Glossary of Open and Distance Learning

Access centres: see learning centres.

Accountability: holding operating personnel responsible for the estimated costs in their budgets and for expenditures.

Accounts payable: the money you owe to providers of services or products.

Accounts receivable: the money owed to you for services rendered or products sold.

Action verbs: in writing learning objectives, verbs that state expectations of learner behaviour as an action to be performed, which learners and teachers can evaluate as having been performed.

Activities approach: a way of designing learning materials that provides a series of activities to help learners master content, on the assumption that learners will only learn if they actively engage with the material presented.

Administrator: the person who carries out administrative duties on behalf of the development team, liaises with contract writers, assists with copyright clearance, compiles readings and illustrations, ensures production schedules are met, and controls the day-to-day progress of the course.

Adult education: teaching and learning that emphasises the principles of adult learning, often known as andragogy, as compared to pedagogy, or child-centred learning.

Advance organisers: paragraphs at the beginning of a unit or lesson that are intended to remind learners of what they have already learned, to connect it with what they will learn in this lesson.

Affective domain: in teaching and learning contexts, the domain field of activities relating to feelings or emotions.

Aim: in the context of teaching and learning, a broad, general statement of either what the learner might learn or what the teacher will do.

Analysis: a level of learning that involves breaking down material into its meaningful parts so that the relationship among the parts can be determined.

Analytical approach: an approach to designing a curriculum, for example, which examines the components of that curriculum — such as the learning objectives, key concepts, or the competencies that are desired as outcomes — and organises the curriculum around them.

Ancillary operations: activities that fall outside the core activities of an organisation.

Andragogy: see adult education.

Application: a level of learning that involves using knowledge in concrete situations.

Apportioning: the act of assigning fractions of the cost of a shared facility or service to cost centres.

Assessment: the measurement of a learner’s performance in terms of knowledge, skills, and attitudes.

Asynchronous: see networked learning.

Audio conference: a technological arrangement in which telephones or speakerphones are connected so that people in three or more places can talk to one another.

Audiographic conference: a technological arrangement in which audio conferencing is supplemented by devices that send text or still pictures, such as computers, electronic whiteboards, graphics tablets, and light pens for writing to computer screens, tablets, and whiteboards.

Basic education: the provision of teaching and learning opportunities that enable learners to obtain primary-level skills in reading, writing, and numeracy, so that they can participate fully in society.

Behavioural objectives: learning objectives that indicate the expected changes of behaviour in learners who complete a course of instruction.

Bimodal institution: see dual-mode institution.

Broadcast: any transmitted radio or television programme.

Budgeting: a process consisting of a series of steps by which estimates of revenue and expenses and related statistical data are used to compile a plan for expenditure for the next financial period.

Bulletin board system: a small computer system that allows members to exchange messages, maintain discussion groups, and download software.

Cable feed: broadcast material sent via a fixed cable or a community antenna.

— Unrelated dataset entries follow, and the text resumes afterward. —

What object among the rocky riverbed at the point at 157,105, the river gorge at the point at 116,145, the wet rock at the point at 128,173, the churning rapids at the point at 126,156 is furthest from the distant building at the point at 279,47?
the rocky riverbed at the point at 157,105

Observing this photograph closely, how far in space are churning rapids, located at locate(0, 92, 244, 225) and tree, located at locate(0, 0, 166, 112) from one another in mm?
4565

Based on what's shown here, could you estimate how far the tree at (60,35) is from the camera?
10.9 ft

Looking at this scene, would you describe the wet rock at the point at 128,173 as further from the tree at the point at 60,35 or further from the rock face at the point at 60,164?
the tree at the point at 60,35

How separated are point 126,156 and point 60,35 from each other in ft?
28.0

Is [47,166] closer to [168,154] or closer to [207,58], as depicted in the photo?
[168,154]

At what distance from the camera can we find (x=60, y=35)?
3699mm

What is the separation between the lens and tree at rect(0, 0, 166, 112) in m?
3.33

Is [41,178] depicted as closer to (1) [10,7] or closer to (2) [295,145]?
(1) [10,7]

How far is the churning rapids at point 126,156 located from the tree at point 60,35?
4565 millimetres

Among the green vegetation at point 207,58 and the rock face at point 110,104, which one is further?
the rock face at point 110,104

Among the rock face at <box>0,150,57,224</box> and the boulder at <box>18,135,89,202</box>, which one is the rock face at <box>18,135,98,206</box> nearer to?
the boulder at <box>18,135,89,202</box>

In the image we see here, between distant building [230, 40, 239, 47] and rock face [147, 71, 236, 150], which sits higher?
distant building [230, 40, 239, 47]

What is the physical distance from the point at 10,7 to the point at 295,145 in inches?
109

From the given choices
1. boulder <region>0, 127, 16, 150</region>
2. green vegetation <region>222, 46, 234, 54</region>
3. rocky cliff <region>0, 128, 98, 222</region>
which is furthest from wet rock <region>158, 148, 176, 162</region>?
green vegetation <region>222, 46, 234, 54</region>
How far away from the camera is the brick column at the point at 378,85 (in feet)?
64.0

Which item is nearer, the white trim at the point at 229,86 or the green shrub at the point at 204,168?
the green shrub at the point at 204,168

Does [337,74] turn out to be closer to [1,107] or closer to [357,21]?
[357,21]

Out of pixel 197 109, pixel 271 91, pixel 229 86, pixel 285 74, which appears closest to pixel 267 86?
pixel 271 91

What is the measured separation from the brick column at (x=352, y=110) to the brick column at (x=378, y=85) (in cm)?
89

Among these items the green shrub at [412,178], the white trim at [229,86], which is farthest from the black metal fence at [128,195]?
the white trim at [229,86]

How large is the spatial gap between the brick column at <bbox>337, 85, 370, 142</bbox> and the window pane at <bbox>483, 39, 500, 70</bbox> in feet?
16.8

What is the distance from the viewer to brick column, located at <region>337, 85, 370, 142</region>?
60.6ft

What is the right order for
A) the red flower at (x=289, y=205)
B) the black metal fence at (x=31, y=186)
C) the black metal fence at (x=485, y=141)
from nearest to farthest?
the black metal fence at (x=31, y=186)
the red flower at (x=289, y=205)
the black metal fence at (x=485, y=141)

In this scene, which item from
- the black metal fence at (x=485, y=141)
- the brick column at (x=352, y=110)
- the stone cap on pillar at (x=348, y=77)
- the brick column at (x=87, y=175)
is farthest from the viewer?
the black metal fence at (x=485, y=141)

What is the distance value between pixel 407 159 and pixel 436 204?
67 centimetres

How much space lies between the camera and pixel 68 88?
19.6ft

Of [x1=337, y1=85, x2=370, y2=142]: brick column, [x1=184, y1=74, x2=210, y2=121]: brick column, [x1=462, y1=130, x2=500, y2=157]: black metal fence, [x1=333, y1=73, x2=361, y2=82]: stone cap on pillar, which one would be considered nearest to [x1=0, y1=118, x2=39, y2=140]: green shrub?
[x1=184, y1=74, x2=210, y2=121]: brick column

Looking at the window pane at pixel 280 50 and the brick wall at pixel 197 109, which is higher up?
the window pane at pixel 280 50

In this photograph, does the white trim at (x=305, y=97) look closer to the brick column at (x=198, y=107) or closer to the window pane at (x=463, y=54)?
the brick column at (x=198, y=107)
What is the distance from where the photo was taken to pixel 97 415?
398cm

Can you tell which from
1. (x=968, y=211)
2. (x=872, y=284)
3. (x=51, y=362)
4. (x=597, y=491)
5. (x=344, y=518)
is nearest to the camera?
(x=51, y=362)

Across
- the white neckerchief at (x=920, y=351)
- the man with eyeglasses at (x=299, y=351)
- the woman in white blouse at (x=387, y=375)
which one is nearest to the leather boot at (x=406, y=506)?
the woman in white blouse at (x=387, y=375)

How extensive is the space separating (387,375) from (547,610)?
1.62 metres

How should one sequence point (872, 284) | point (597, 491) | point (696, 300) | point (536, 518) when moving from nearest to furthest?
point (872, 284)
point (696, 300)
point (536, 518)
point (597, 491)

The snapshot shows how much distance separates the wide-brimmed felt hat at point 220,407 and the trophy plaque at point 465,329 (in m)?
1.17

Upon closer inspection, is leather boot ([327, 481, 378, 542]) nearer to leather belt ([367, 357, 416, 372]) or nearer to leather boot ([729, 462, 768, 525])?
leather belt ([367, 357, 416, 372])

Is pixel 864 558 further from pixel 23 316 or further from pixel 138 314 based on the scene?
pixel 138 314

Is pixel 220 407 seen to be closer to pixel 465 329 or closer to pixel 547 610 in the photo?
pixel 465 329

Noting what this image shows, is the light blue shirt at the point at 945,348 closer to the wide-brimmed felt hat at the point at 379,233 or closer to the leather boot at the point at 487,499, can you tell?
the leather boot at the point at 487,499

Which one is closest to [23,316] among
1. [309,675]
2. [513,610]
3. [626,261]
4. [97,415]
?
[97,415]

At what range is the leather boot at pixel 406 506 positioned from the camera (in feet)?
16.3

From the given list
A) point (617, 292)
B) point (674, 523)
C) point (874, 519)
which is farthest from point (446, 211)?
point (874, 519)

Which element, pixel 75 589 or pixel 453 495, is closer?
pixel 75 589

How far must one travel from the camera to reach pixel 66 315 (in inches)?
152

Capital budget: money set aside on a recurring basis to meet capital expenditure.

Capital cost: expenditure on the acquisition of fixed assets (land, buildings, machinery, equipment), in which the expenditure is intended to benefit more than one accounting period.

cd-rom (compact disc–read only memory): a disc that can store a large amount of text, audio, video, and graphic information; a computer needs a special drive and software to display these materials.

Cloze test: a test of reading and comprehension skill that involves the insertion or deletion of appropriate words in a text.

Co-production: the joint production of a course or courses by two or more institutions.

Cognitive domain: in the context of teaching and learning, the domain of learning activities that relate to perceiving the world and knowing about it or understanding it; this domain contains six levels: knowledge, comprehension, application, analysis, synthesis, and evaluation.

Comprehension: a level of learning that involves grasping the meaning of material or restating previously learned material in one’s own words.